Insgesamt sind allein mehr als 300 Mitarbeiter der Stadtverwaltung für den Einsatz eingeplant, die allermeisten vom Ordnungsamt. 20 kommen zusätzlich aus Düsseldorf. Hunderte oft ehrenamtliche Helfer unterstützen zum Beispiel bei der Verlegung der Klinikpatienten, fahren die Krankenwagen.
Tickende Zeitbomben
Wenn es in der Kölner Stadtverwaltung einen gibt, der sich keine Sorgen um seinen Job machen muss, dann ist das womöglich Jan Leipertz. Der 26-Jährige arbeitet im Fachbereich Kampfmittelangelegenheiten, Sachgebiet Allgemeine Ordnungsangelegenheiten, und kann hier locker in Rente gehen – wenn er das will. Arbeit jedenfalls hat er auf Jahre genug.
Ungefähr 1,5 Millionen Bomben wurden im Zweiten Weltkrieg über Köln abgeworfen. 262-Mal wurde die Stadt aus der Luft bombardiert, so oft und so heftig wie kaum eine andere deutsche Stadt. Und längst nicht jede Bombe ist beim Aufschlag explodiert. Vermutet wird eine Blindgänger-Quote von bis zu 20 Prozent.
„Man geht davon aus“, sagt Leipertz, „dass wir nochmal mindestens so lange absuchen werden, wie wir schon gesucht haben. Also nochmal 70 bis 80 Jahre, bis man wahrscheinlich sagen kann: Wir haben den Großteil gefunden.“
Kaum einer weiß so viel über die Bomben im Kölner Boden wie Jan Leipertz. Er hat ein Dashboard erstellt, eine Art digitale Pinnwand mit Karten und Daten aller Kampfmittelfunde in Köln seit 2014. Jede Handgranate ist hier verzeichnet. Jeder Blindgänger. Ob er einen Aufschlag- oder einen Langzeitzünder hatte. Ob er gesprengt oder entschärft wurde. Wie viele Menschen evakuiert worden sind, wo und wie die Bombe gefunden wurde.

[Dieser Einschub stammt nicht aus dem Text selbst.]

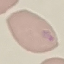
Result: malaria parasites identified. Thin smear of blood. Automatically extracted cell patch, resized to 64 × 64 pixels. Giemsa-stained preparation. Photographed with a smartphone camera at the microscope eyepiece.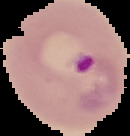

image size = 130×136 pixels
image type = segmented cell region on a black background
result = malaria parasites identified
preparation = thin blood filmDraw a bounding box around every leukocyte (white blood cell).
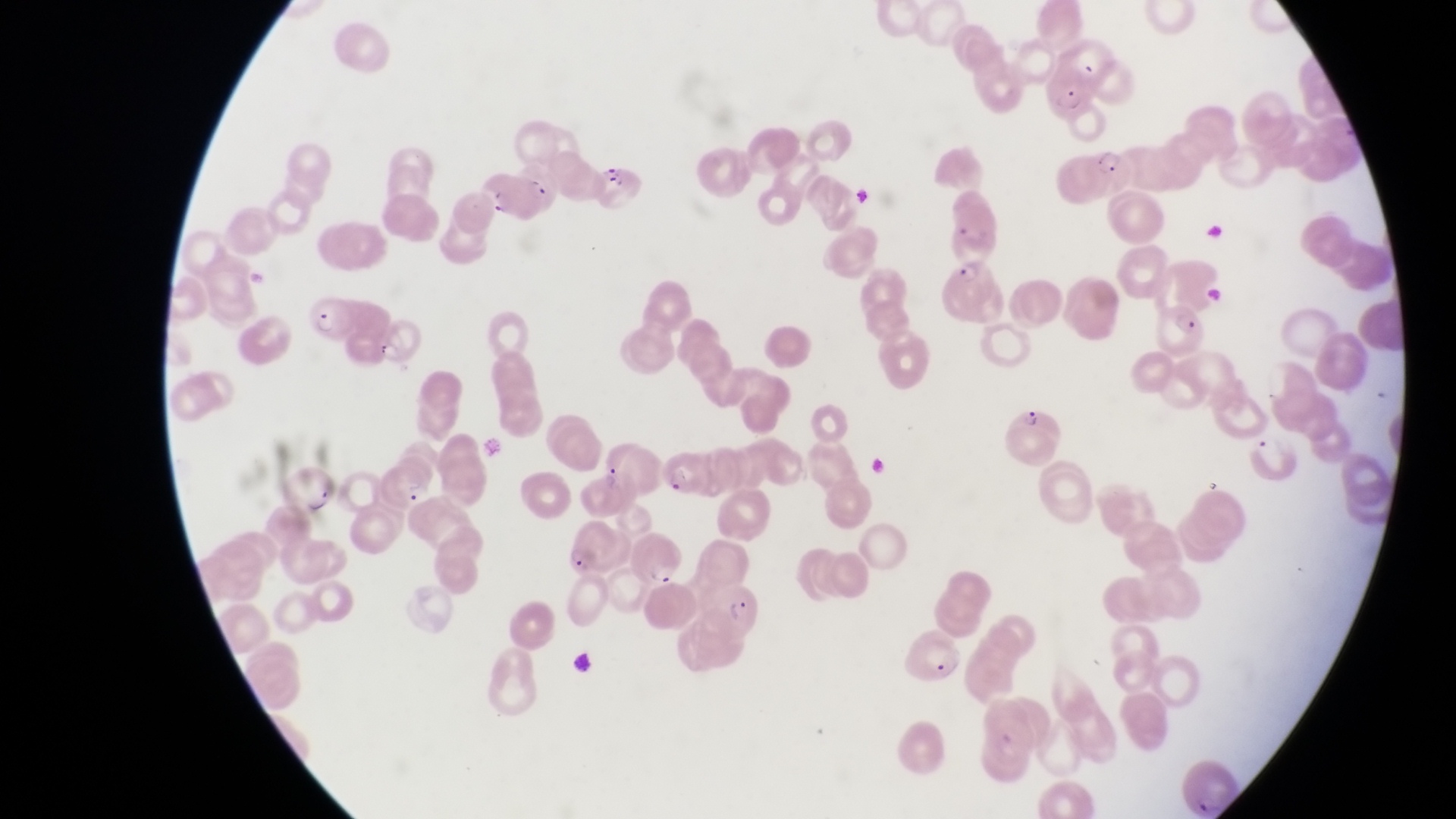

No leukocytes observed.

Approximate bounding boxes as [left, top, right, bottom] in pixels.
Summary:
  - Parasitised red blood cell locations: [1046, 79, 1098, 122], [1087, 142, 1136, 195], [595, 162, 641, 214], [482, 171, 545, 224], [940, 254, 1001, 321], [306, 296, 362, 343], [1158, 300, 1213, 359], [364, 315, 419, 365], [1004, 400, 1064, 466], [661, 449, 707, 496], [373, 457, 436, 507], [277, 462, 340, 518], [568, 516, 620, 577], [635, 531, 691, 586], [697, 571, 763, 634], [898, 631, 969, 691]
  - Magnification: 1000x
  - Country: Uganda
  - Capture: smartphone photograph through the eyepiece of an Olympus CX-23 microscope
  - Field of view: single
  - Preparation: thin blood film
  - Image size: 1456×819 pixels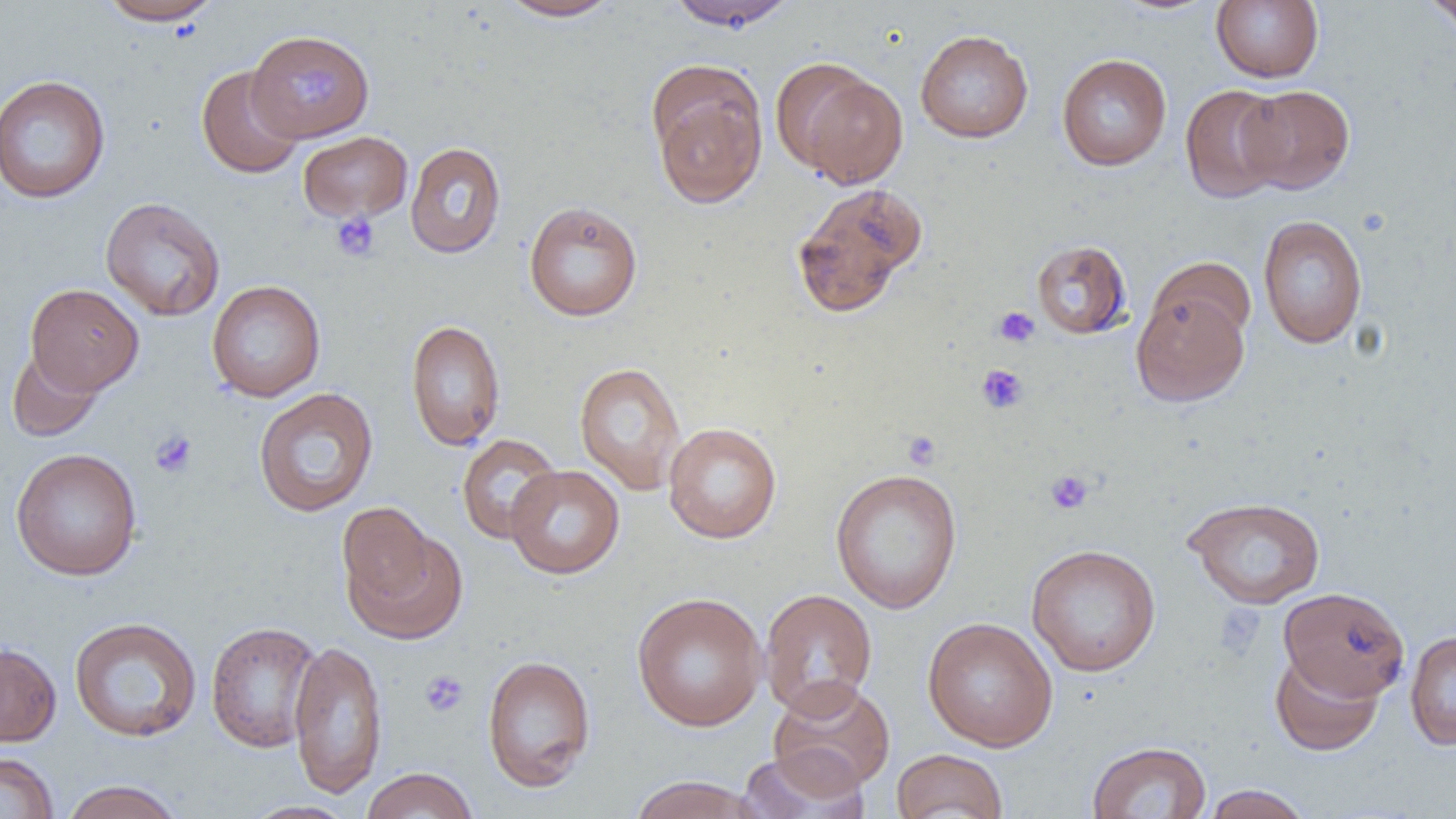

Pro Jahr explodieren in Deutschland ein bis zwei Blindgänger ohne äußeren Einfluss. Auch durch unsachte Bewegung können sie detonieren. Und die Gefahr steigt von Jahr zu Jahr. „Die Blindgänger liegen seit 80 Jahren im Boden, die kleinen Bauteile im Zünder können allmählich durchrosten“, sagt Leipertz.
Zwar ist in Köln seit Jahrzehnten keine Weltkriegsbombe unkontrolliert in die Luft gegangen, wohl aber in anderen Gegenden Deutschlands. Jan Leipertz jedenfalls kann jedem Bauherrn nur einen guten Rat geben – abgesehen davon, dass es dazu eine gesetzliche Verpflichtung gibt. „Niemand“, empfiehlt Leipertz, „sollte in Köln mit einer Baggerschaufel in den Boden graben, ohne sicher zu sein, dass das Gebiet vorher untersucht wurde.“
Letzte Worte
Dienstag, 8. Oktober, 11 Uhr. Abschlussbesprechung des Ordnungsamtes im Stadthaus. Es geht nur noch um Kleinigkeiten. Amtsleiter Ralf Mayer dankt allen Teilnehmern für ihren monatelangen Einsatz, er beendet die „Merheimer Runde“ hochzufrieden. „Ich finde es beeindruckend, wie wir das vorbereitet haben“, sagt er. Ein gutes Ergebnis sei, „wenn am Ende niemand zu Schaden kommt und wir im Zeitplan bleiben.“
Selbst das Brötchenproblem ist inzwischen gelöst. Der Anbieter, der 1784 belegte Brötchen und 1100 Liter Kaffee und Teewasser liefern wollte, dann aber kurzfristig abgesagt hatte, hat nun wieder zugesagt: Er lässt sich von einem Caterer unterstützen. Dafür hat die Polizei mitgeteilt, dass sie ihre Einsatzkräfte selbst verpflegt. Jetzt sind sogar noch 40 Lunchpakete übrig.